> **What the exercise asks**: Quote only the lines that start at the line with "Математика 5 класс" and run to the end of the entries; omit the pictures.

# # # #

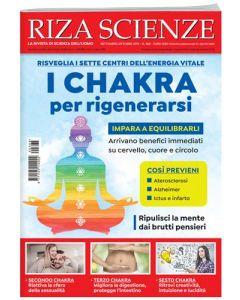 Riza Scienze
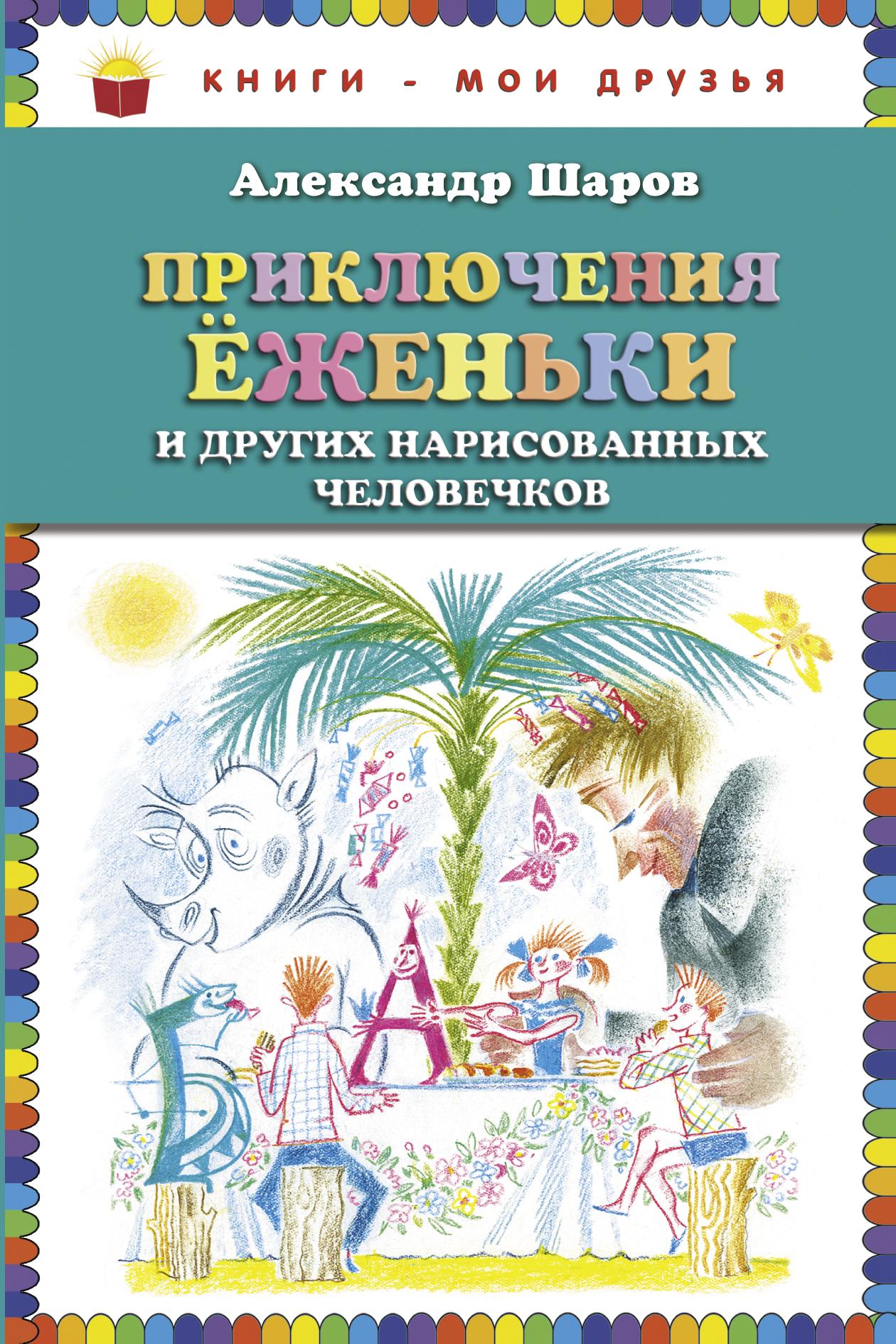 Александр Шаров Приключения Ёженьки и других нарисованных человечков (ст. изд.)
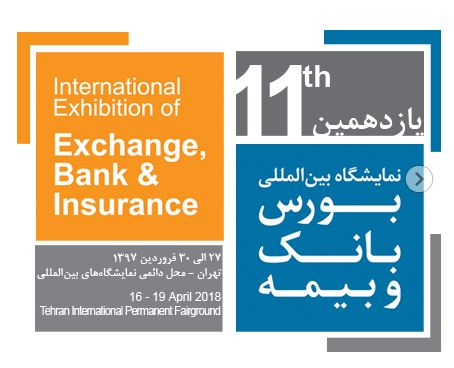 یازدهمین نمایشگاه بانک بورس و بیمه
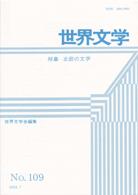 世界文学109号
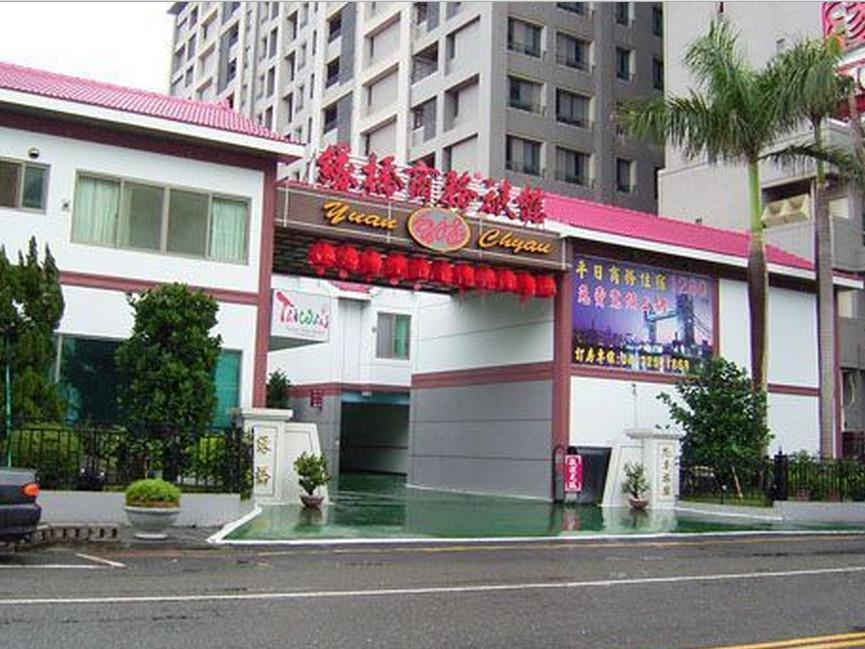 Yuan Chyau Motel - Hotels and Accommodation in Taiwan, Asia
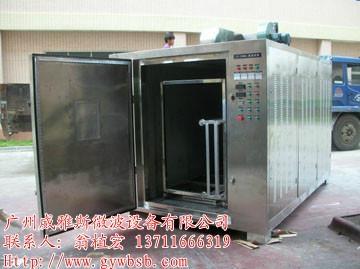 大型工業微波爐 1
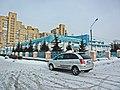 Irkutsk. February 2013. Barguzin, regional court, bus stop Volga, Diagnostic Center. - panoramio (4).jpg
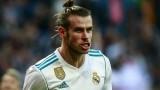 Thể thao 24h: MU rộng cửa chiêu mộ Gareth Bale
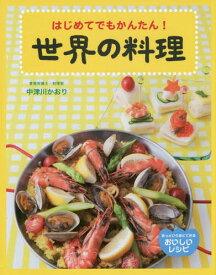 世界の料理 はじめてでもかんたん![本/雑誌] (あっというまにできるおいしいレシピ) / 中津川かおり/著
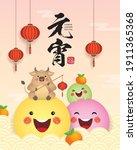 2021 lunar new year   lantern...   Shutterstock .eps vector #1911365368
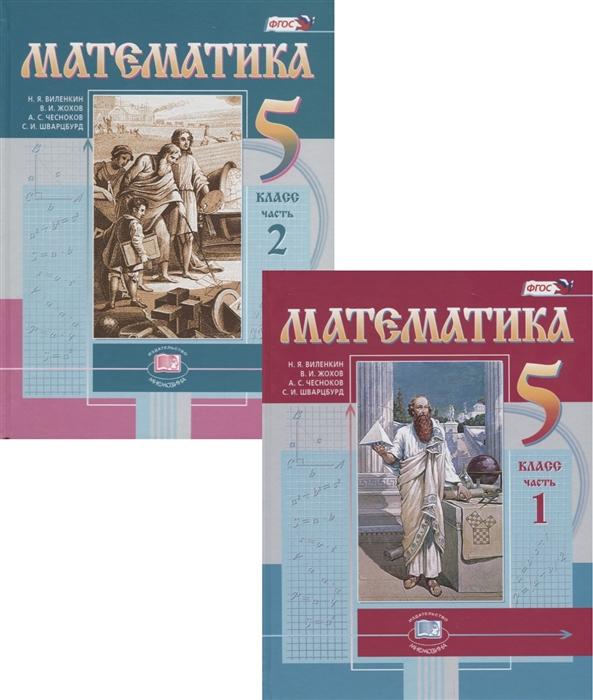 Математика 5 класс Учебник в 2 частях комплект из 2 книг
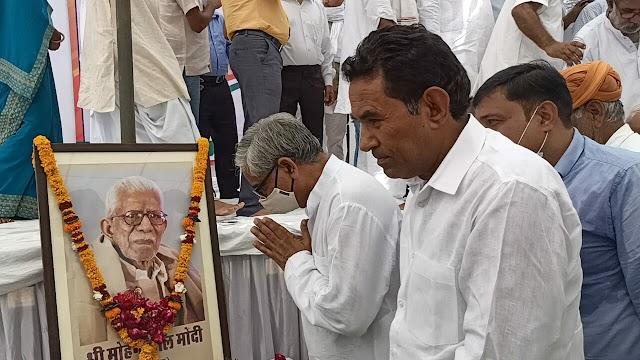 पूर्व विधायक स्व. मोहनलाल मोदी की 97 वीं जयंती मनाई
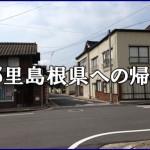 インターネット普及率島根県からのメリットデメリットとネットビジネスの今後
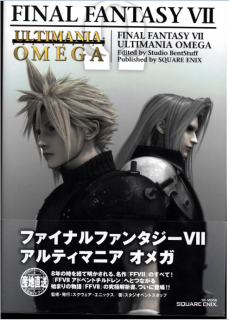 [Artbook] Final Fantasy VII Ultimania Omega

# # # #

> **Exercise output**:
 Математика 5 класс Учебник в 2 частях комплект из 2 книг
 पूर्व विधायक स्व. मोहनलाल मोदी की 97 वीं जयंती मनाई
 インターネット普及率島根県からのメリットデメリットとネットビジネスの今後
 [Artbook] Final Fantasy VII Ultimania Omega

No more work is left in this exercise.